→ Aim
Reproduce the records below verbatim, starting at the line that contains "Is avocado chunk" and continuing through the last line of the records.
# Start of Supplied material
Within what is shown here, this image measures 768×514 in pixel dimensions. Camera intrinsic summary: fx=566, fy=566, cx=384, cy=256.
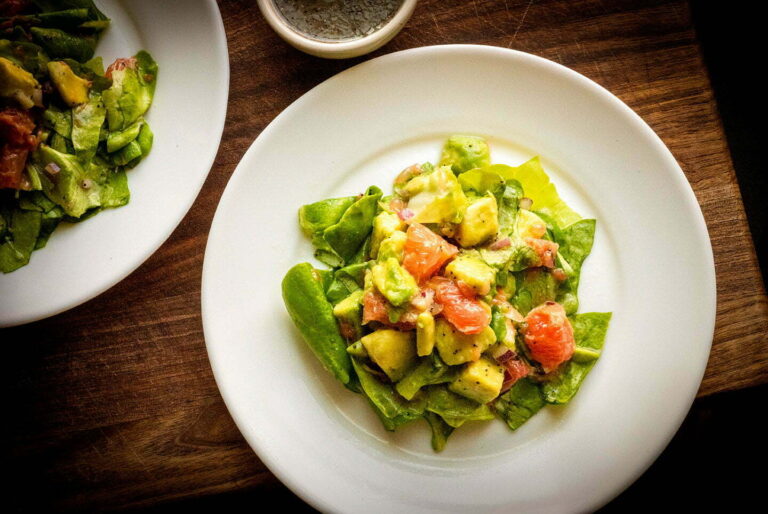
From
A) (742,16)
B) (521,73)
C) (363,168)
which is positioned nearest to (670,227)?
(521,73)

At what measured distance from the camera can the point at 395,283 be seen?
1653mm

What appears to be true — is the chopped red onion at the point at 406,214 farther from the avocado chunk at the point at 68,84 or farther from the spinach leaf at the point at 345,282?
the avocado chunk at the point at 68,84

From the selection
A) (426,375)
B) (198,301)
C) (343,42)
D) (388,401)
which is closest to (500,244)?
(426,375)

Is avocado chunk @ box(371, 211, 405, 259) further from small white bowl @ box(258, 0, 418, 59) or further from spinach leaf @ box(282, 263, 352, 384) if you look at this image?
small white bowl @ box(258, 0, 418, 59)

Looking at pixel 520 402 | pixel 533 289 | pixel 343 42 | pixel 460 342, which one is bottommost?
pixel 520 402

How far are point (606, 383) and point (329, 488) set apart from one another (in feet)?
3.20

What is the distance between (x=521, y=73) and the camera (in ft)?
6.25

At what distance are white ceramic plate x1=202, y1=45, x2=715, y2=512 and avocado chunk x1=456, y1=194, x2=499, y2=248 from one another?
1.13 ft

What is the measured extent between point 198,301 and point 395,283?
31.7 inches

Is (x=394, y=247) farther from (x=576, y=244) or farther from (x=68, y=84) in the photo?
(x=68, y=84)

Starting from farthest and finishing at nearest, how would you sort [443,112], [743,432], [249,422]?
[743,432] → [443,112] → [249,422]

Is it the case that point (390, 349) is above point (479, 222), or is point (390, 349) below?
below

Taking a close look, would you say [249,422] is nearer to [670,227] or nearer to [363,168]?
# End of Supplied material
→ Exercise solution
Is avocado chunk @ box(371, 211, 405, 259) further from small white bowl @ box(258, 0, 418, 59) or further from spinach leaf @ box(282, 263, 352, 384) if you look at this image?
small white bowl @ box(258, 0, 418, 59)

Looking at pixel 520 402 | pixel 533 289 | pixel 343 42 | pixel 460 342, which one is bottommost?
pixel 520 402

How far are point (606, 383) and point (329, 488) set apart from one another (in feet)?
3.20

What is the distance between (x=521, y=73) and the camera (in ft)?
6.25

At what distance are white ceramic plate x1=202, y1=45, x2=715, y2=512 and avocado chunk x1=456, y1=194, x2=499, y2=248 from one another?
1.13 ft

What is the measured extent between point 198,301 and point 395,283?
31.7 inches

Is (x=394, y=247) farther from (x=576, y=244) or farther from (x=68, y=84) in the photo?
(x=68, y=84)

Starting from farthest and finishing at nearest, how would you sort [443,112], [743,432], [249,422]?
[743,432] → [443,112] → [249,422]

Is it the case that point (390, 349) is above point (479, 222), or is point (390, 349) below?
below

Taking a close look, would you say [249,422] is nearer to [670,227] or nearer to [363,168]?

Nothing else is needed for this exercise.